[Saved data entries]
═══

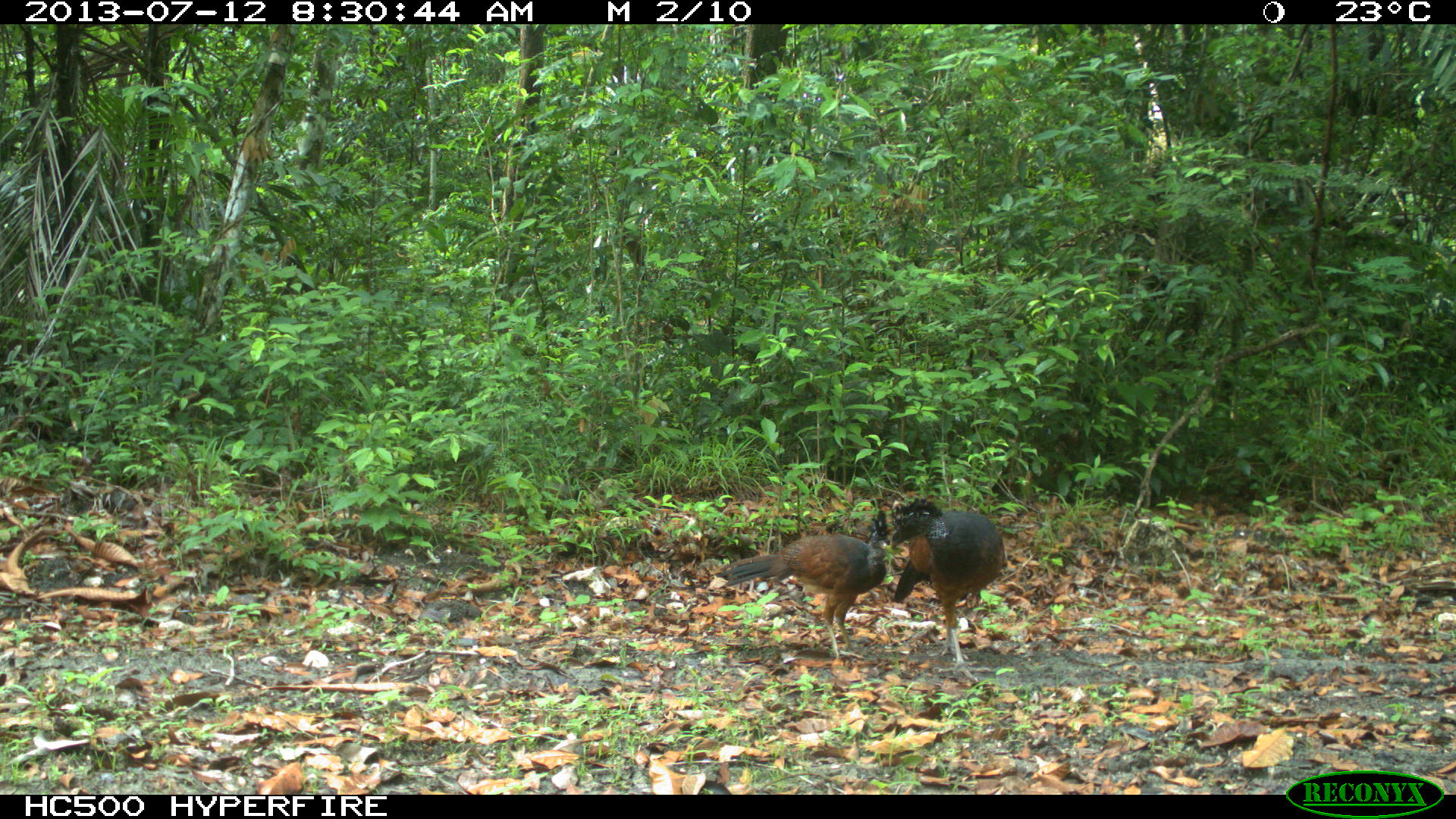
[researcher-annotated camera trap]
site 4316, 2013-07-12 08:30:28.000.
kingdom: Animalia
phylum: Chordata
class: Aves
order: Galliformes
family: Cracidae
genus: Crax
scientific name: Crax rubra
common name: great curassow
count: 2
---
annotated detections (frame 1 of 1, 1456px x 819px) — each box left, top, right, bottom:
crax rubra: 712, 502, 894, 661; 884, 492, 1005, 684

═══

INSTRUCTIONS TO FOLLOW:
The response should contain only a verbatim copy of the lines from the line with "site 4316, 2013-07-12 08:30:28.000." to the final line of the records.

TASK SOLUTION:
site 4316, 2013-07-12 08:30:28.000.
kingdom: Animalia
phylum: Chordata
class: Aves
order: Galliformes
family: Cracidae
genus: Crax
scientific name: Crax rubra
common name: great curassow
count: 2
---
annotated detections (frame 1 of 1, 1456px x 819px) — each box left, top, right, bottom:
crax rubra: 712, 502, 894, 661; 884, 492, 1005, 684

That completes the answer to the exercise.